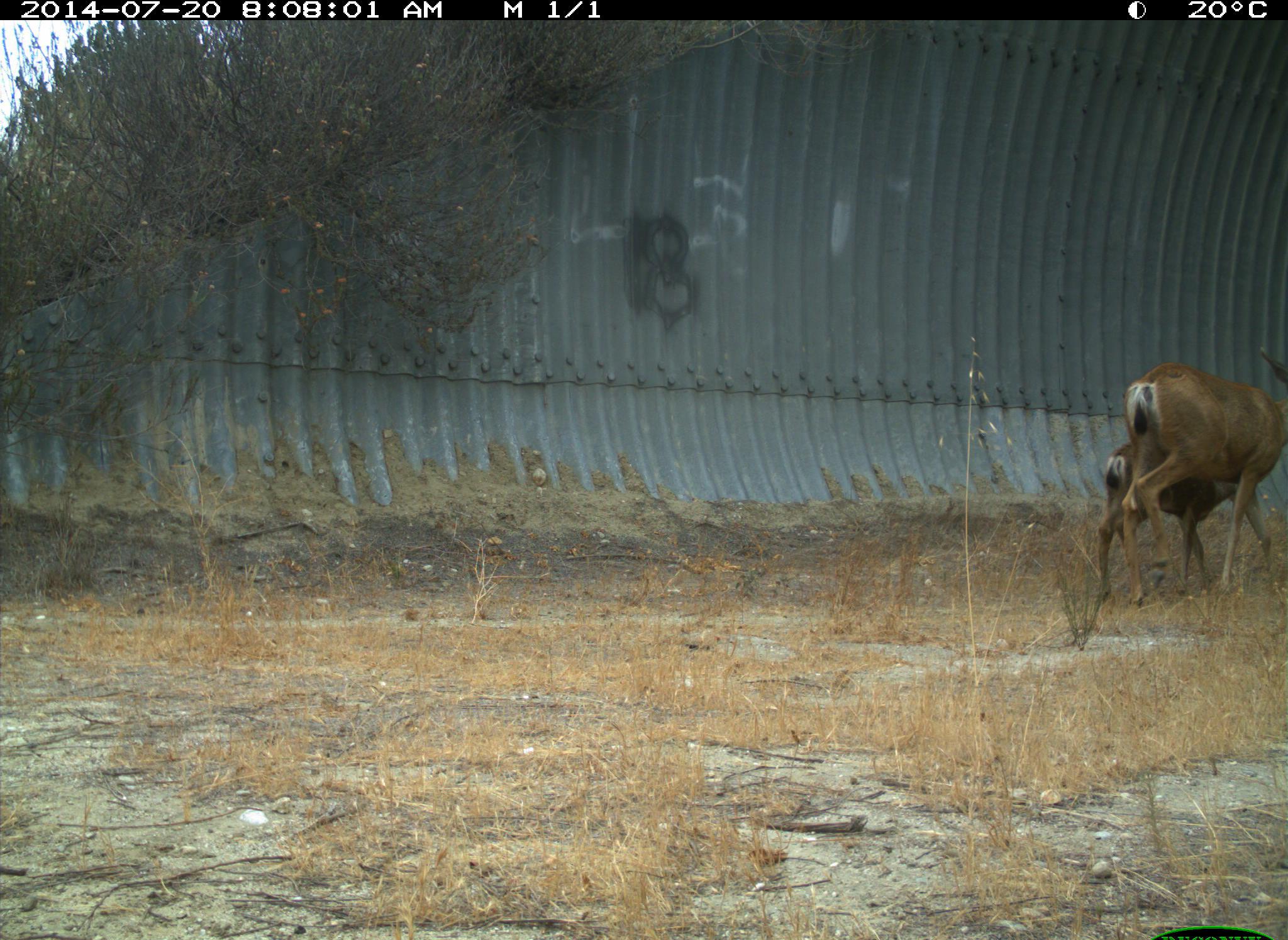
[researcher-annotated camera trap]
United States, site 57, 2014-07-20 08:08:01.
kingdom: Animalia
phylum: Chordata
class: Mammalia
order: Artiodactyla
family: Cervidae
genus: Odocoileus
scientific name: Odocoileus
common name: deer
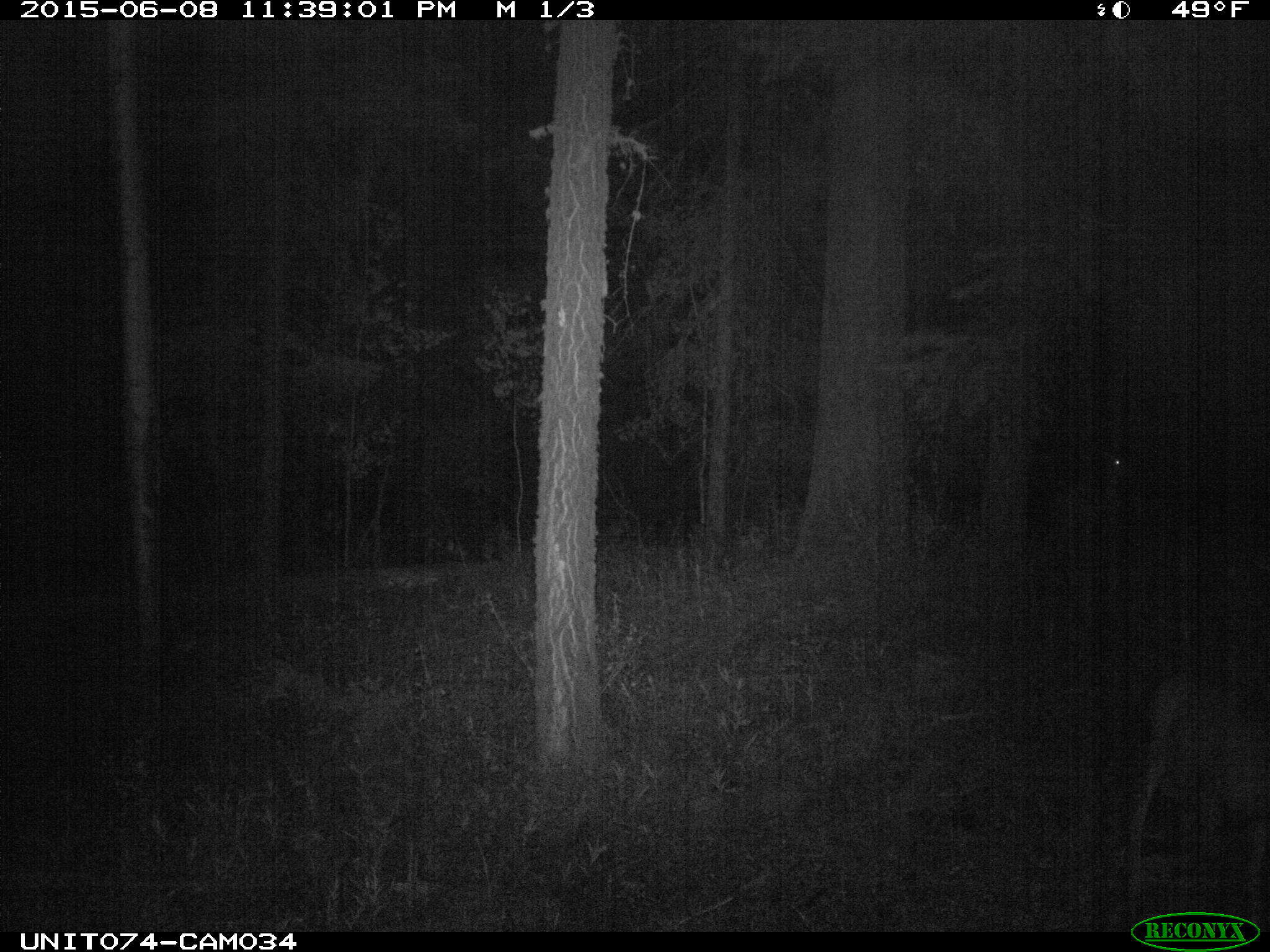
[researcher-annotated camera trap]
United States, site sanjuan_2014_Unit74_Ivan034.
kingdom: Animalia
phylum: Chordata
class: Mammalia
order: Artiodactyla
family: Cervidae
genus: Odocoileus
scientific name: Odocoileus hemionus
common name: mule deer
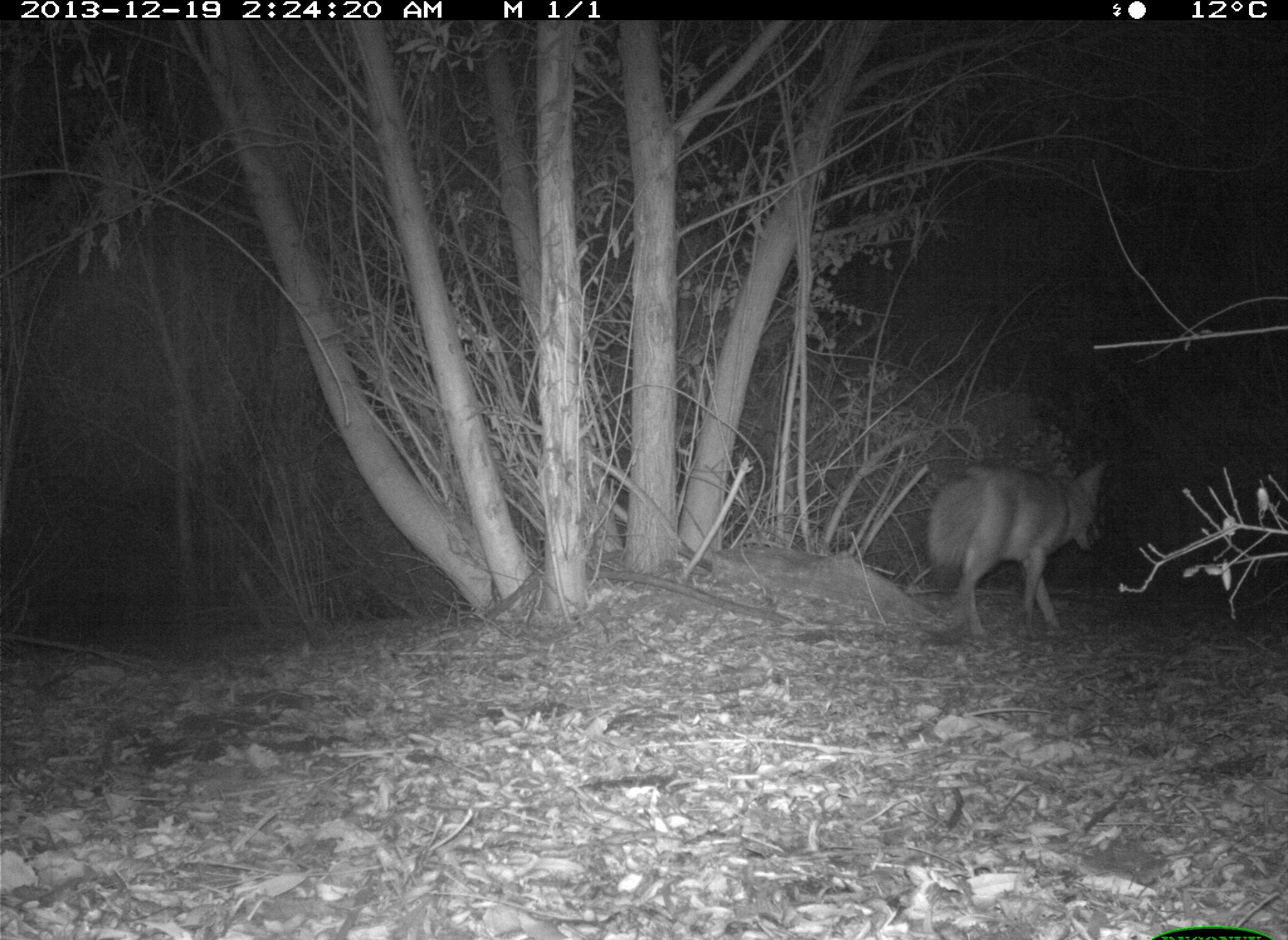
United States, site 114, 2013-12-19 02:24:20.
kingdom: Animalia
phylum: Chordata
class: Mammalia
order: Carnivora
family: Canidae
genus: Canis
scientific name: Canis latrans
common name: coyote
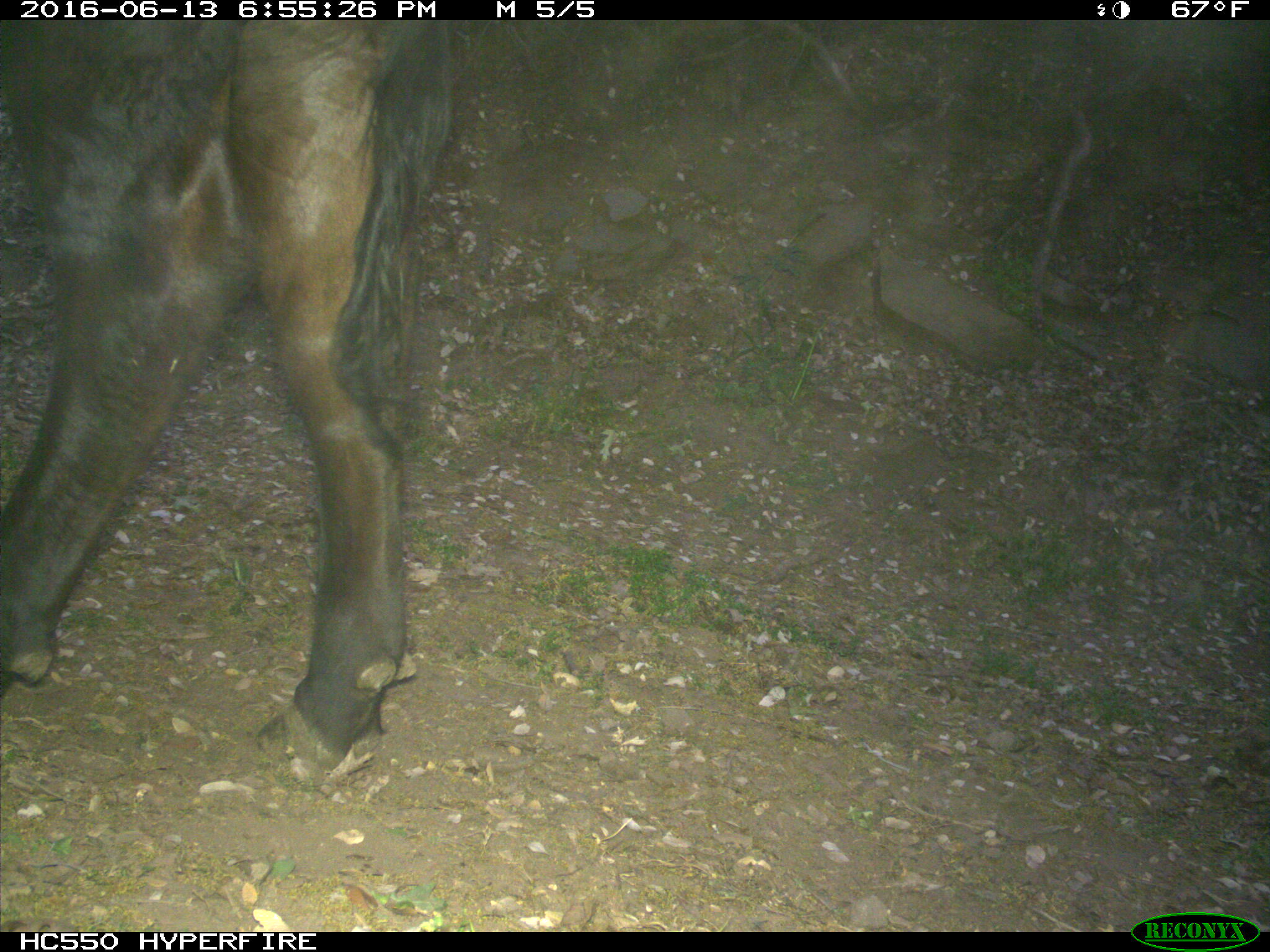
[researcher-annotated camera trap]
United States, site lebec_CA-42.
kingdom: Animalia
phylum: Chordata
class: Mammalia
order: Artiodactyla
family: Bovidae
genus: Bos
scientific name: Bos taurus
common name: domestic cow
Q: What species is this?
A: Bos taurus (domestic cow).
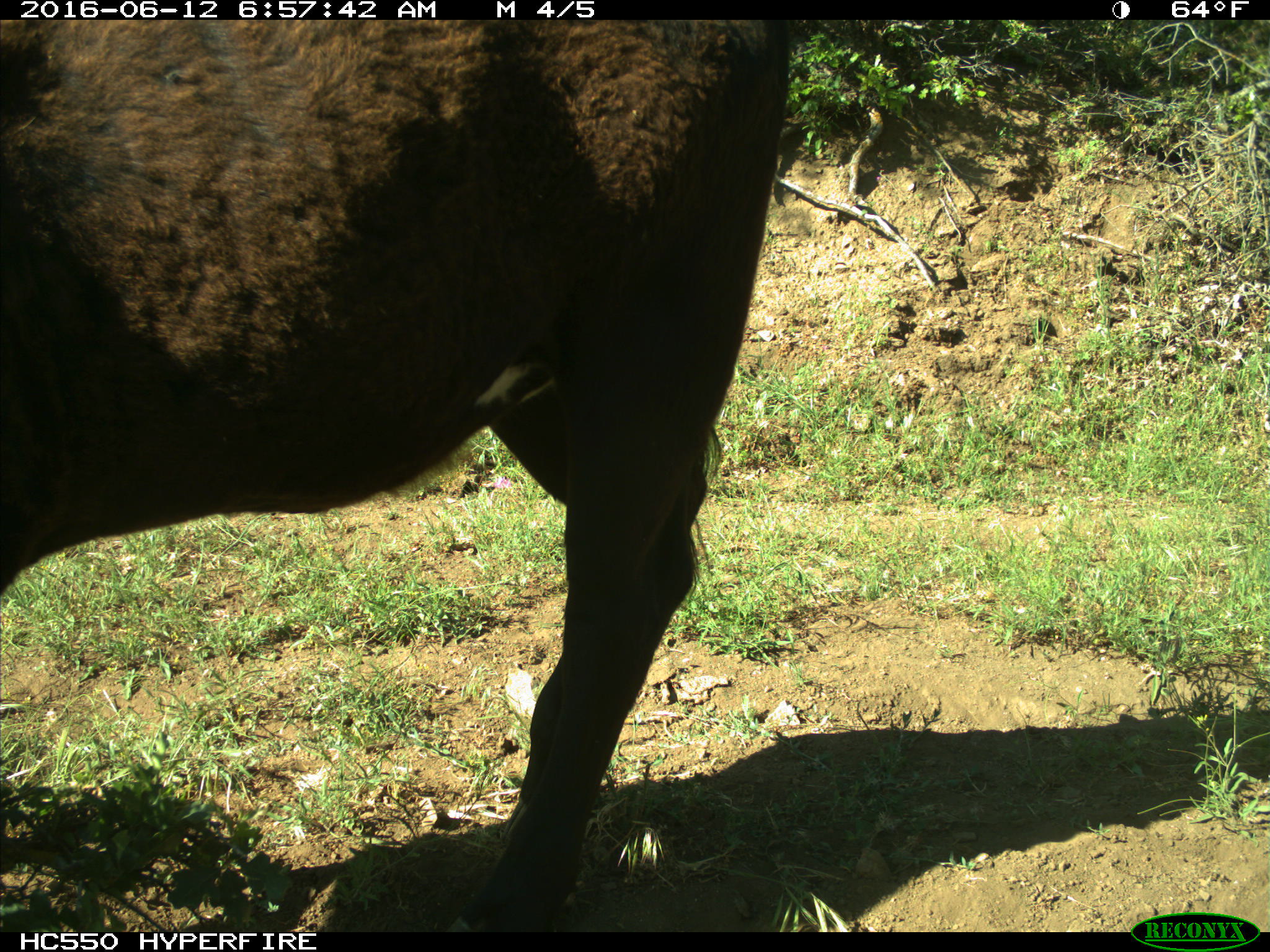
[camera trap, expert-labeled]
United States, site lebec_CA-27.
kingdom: Animalia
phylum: Chordata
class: Mammalia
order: Artiodactyla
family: Bovidae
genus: Bos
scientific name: Bos taurus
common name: domestic cow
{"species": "Bos taurus (domestic cow)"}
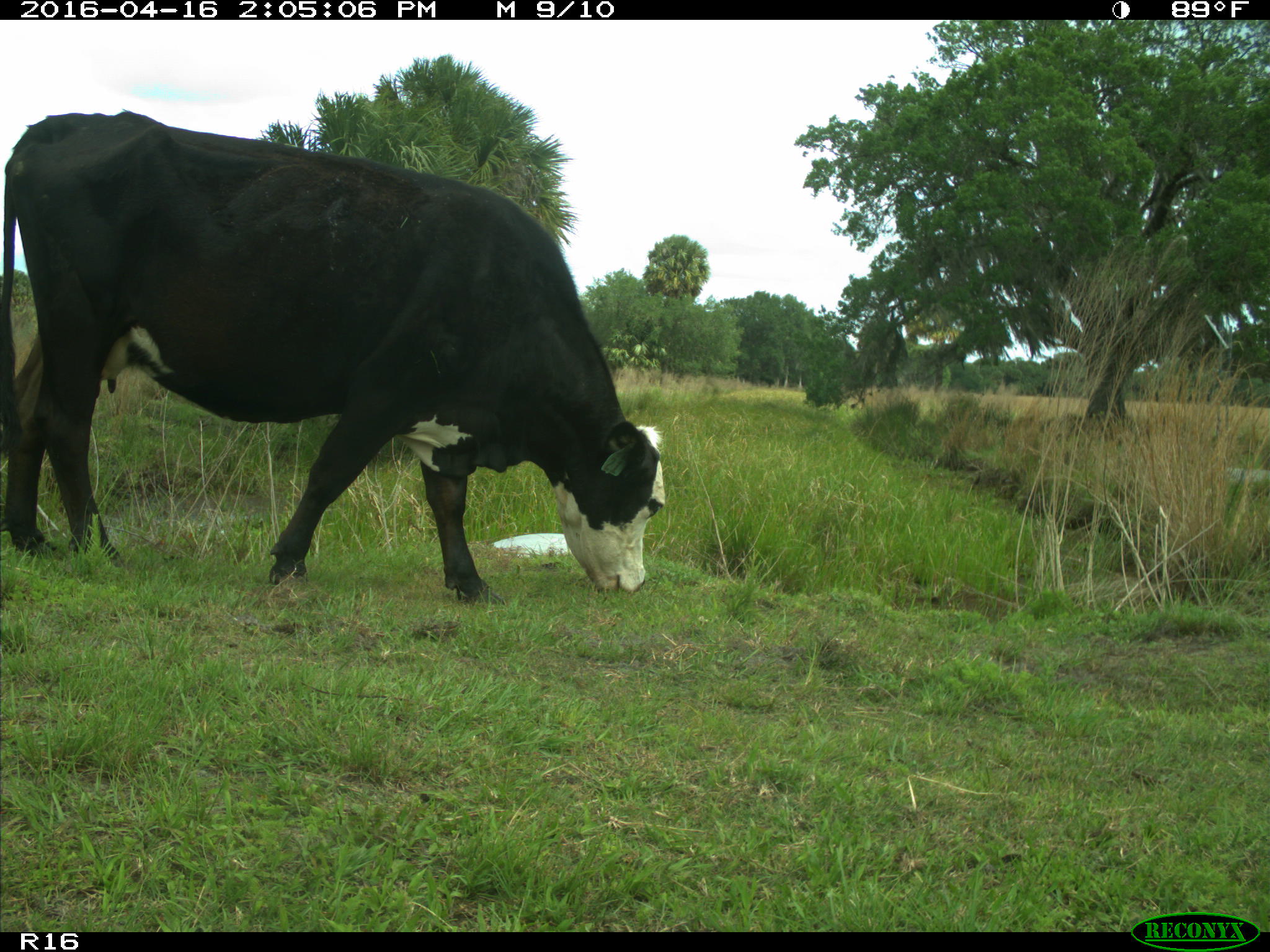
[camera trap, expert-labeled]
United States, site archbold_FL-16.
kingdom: Animalia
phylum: Chordata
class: Mammalia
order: Artiodactyla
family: Bovidae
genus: Bos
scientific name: Bos taurus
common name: domestic cow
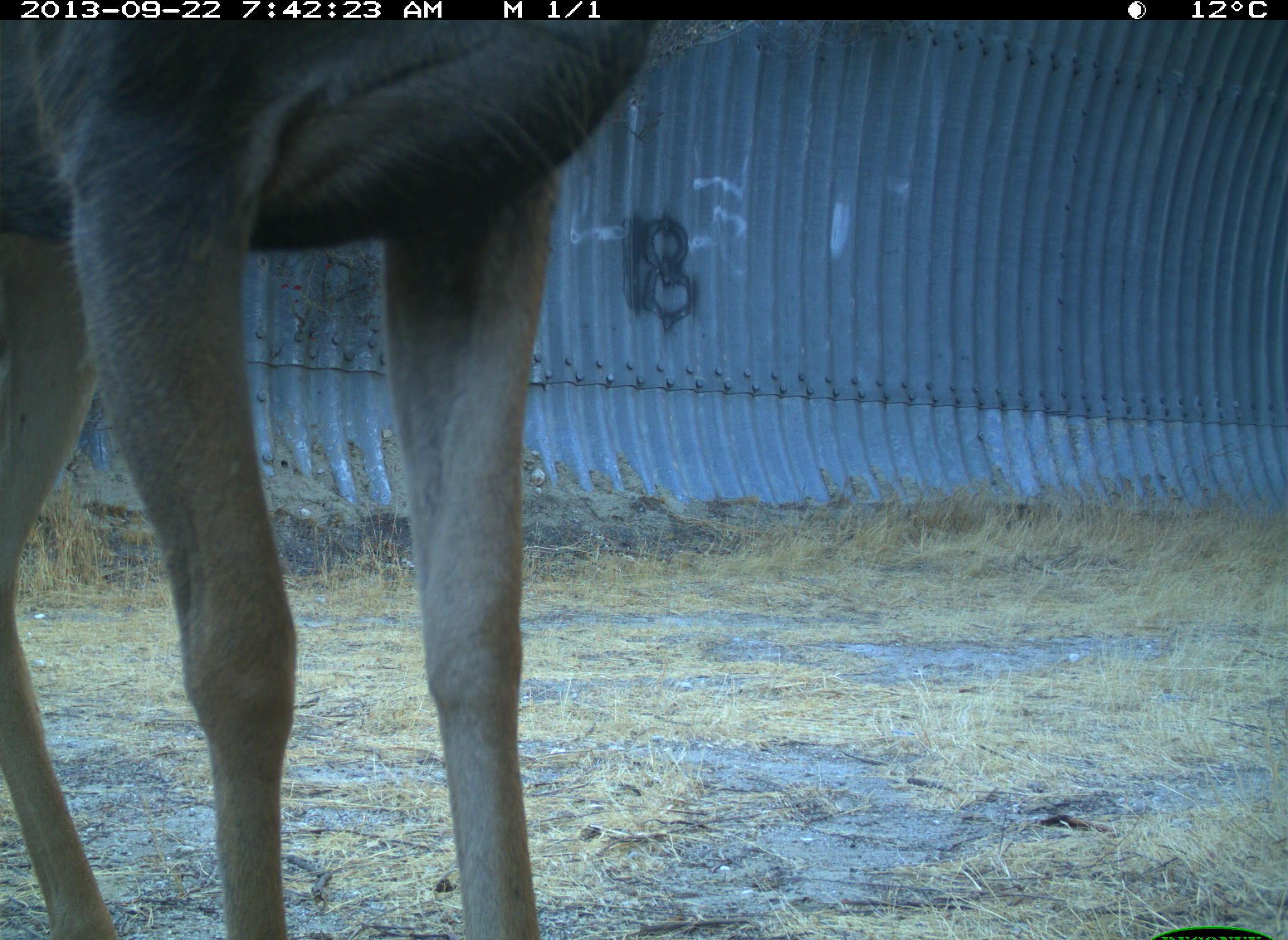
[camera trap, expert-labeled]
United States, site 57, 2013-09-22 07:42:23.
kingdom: Animalia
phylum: Chordata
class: Mammalia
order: Artiodactyla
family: Cervidae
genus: Odocoileus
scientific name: Odocoileus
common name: deer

________

- _Directions_
All lines from the one containing "genus: Canis" through the end of the data are to be restated exactly, with nothing else and without the pictures.

- _Answer to this exercise_
genus: Canis
scientific name: Canis latrans
common name: coyote
[researcher-annotated camera trap]
United States, site lebec_CA-42.
kingdom: Animalia
phylum: Chordata
class: Mammalia
order: Artiodactyla
family: Bovidae
genus: Bos
scientific name: Bos taurus
common name: domestic cow
Q: What species is this?
A: Bos taurus (domestic cow).
[camera trap, expert-labeled]
United States, site lebec_CA-27.
kingdom: Animalia
phylum: Chordata
class: Mammalia
order: Artiodactyla
family: Bovidae
genus: Bos
scientific name: Bos taurus
common name: domestic cow
{"species": "Bos taurus (domestic cow)"}
[camera trap, expert-labeled]
United States, site archbold_FL-16.
kingdom: Animalia
phylum: Chordata
class: Mammalia
order: Artiodactyla
family: Bovidae
genus: Bos
scientific name: Bos taurus
common name: domestic cow
[camera trap, expert-labeled]
United States, site 57, 2013-09-22 07:42:23.
kingdom: Animalia
phylum: Chordata
class: Mammalia
order: Artiodactyla
family: Cervidae
genus: Odocoileus
scientific name: Odocoileus
common name: deer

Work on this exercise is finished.